Fast growing aircraft lessor AviLease expects to slow its rate of growth this year and take a cautious approach to acquisitions following last year's $3.6 billion deal with Standard Chartered, its chief executive said on Wednesday.

Saudi Public Investment Fund (PIF)-backed AviLease agreed to buy StanChart's global aviation finance leasing unit comprising more than 120 aircraft last August, just over a year after the $700 billion sovereign wealth fund launched the new lessor.

AviLease Chief Executive Ted O'Byrne said on Wednesday that the deal accelerated by two years its ambitions to become a top-10 global lessor by 2030.

"We're not trying to grow for the sake of growing. This year we expect to, I won't say take a pause, but slow the growth, the glide path, so that we can consolidate the operation," Ted O'Byrne told the Airline Economics conference in Dublin.

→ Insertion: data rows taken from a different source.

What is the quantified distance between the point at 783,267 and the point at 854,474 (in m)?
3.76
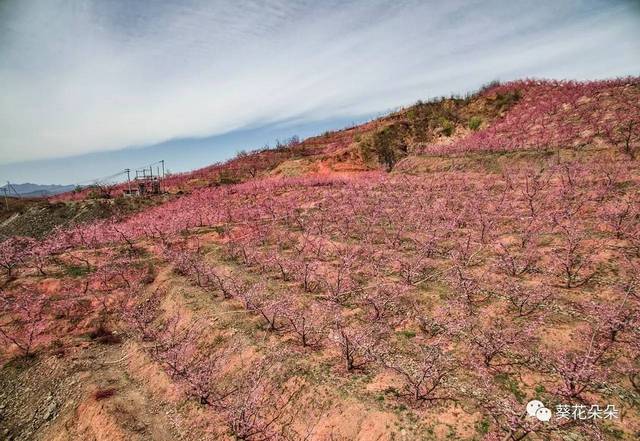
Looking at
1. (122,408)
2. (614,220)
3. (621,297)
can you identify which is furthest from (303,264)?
(614,220)

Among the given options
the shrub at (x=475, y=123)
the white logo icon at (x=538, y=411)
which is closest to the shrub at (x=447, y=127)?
the shrub at (x=475, y=123)

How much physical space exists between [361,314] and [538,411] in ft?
12.6

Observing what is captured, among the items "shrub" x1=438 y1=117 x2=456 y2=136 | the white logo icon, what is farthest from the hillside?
"shrub" x1=438 y1=117 x2=456 y2=136

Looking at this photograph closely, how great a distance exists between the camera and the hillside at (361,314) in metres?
5.69

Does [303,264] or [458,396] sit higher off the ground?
[303,264]

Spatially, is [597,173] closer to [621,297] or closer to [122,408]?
[621,297]

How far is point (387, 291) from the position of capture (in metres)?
8.92

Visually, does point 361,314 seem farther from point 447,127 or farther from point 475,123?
point 447,127

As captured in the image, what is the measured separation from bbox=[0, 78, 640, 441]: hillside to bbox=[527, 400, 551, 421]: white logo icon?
0.23 feet

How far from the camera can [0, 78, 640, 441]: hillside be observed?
5.69 metres

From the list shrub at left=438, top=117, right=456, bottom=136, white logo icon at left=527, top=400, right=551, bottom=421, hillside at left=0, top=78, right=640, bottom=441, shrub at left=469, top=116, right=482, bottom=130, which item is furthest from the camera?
shrub at left=438, top=117, right=456, bottom=136

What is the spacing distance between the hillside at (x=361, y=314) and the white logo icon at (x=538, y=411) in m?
0.07

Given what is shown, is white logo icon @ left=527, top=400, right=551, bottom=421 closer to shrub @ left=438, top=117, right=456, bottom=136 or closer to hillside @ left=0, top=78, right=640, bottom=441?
hillside @ left=0, top=78, right=640, bottom=441

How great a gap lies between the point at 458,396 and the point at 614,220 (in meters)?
7.57
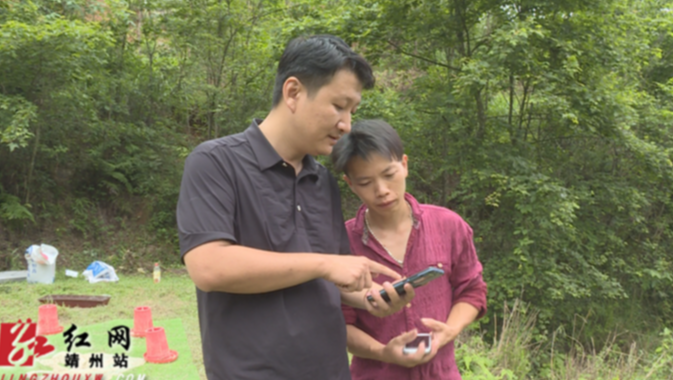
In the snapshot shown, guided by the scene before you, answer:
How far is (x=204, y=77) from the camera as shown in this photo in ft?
37.4

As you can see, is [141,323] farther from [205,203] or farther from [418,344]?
[205,203]

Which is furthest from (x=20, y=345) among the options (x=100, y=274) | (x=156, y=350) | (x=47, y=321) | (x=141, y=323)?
(x=100, y=274)

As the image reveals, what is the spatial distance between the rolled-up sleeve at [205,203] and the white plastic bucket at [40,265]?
763 cm

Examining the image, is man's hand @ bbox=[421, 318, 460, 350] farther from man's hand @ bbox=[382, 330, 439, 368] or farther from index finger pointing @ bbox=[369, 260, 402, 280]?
index finger pointing @ bbox=[369, 260, 402, 280]

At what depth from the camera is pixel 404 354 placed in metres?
1.67

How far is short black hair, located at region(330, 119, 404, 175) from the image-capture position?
1.82 m

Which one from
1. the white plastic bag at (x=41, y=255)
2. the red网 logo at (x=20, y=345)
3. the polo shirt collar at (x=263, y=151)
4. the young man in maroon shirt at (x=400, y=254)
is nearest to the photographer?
the polo shirt collar at (x=263, y=151)

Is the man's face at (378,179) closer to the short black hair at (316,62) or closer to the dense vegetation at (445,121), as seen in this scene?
the short black hair at (316,62)

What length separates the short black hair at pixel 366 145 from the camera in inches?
71.5

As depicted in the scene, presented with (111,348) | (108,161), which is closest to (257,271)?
(111,348)

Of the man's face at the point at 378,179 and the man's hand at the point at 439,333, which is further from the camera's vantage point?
the man's face at the point at 378,179

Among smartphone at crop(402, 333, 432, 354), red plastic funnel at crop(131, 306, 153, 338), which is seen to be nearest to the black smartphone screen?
smartphone at crop(402, 333, 432, 354)

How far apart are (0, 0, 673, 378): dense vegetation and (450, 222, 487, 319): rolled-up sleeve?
5.28m

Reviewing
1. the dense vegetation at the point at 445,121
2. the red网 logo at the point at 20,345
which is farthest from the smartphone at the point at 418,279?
the dense vegetation at the point at 445,121
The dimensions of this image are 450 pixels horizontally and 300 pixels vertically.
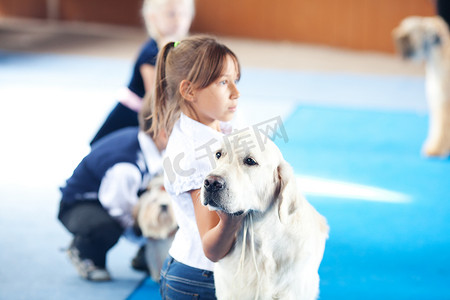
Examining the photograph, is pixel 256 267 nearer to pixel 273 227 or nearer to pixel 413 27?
pixel 273 227

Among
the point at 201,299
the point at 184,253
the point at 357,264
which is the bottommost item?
the point at 357,264

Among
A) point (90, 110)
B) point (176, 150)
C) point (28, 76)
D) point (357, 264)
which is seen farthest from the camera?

O'Byrne said he also sees a long-term deal with a planemaker to buy new aircraft as an "essential" part of its strategy but would take its time doing so.

"I think we need to be extremely patient right now. I think both Airbus and Boeing have other matters to focus on," O'Byrne said, referring to their production difficulties.

"Having said that, we would like to have a deal done but we will take the time that we need to take. I'm not going to queue at the chalet in Farnborough (annual airshow) to do a deal."

He described the degree of concentration in the planemakers' order book with very few airlines as "worrying" and posed a structural risk to the industry where smaller carriers unable to buy aircraft faced very high lease rates or having to rely on used, inefficient aircraft.

"That's going to suck out a lot of the capacity so I think that is not good and I think the OEMs (original equipment manufacturers) need to recognise that their own commercial policy is creating a risk in our industry overall," he said.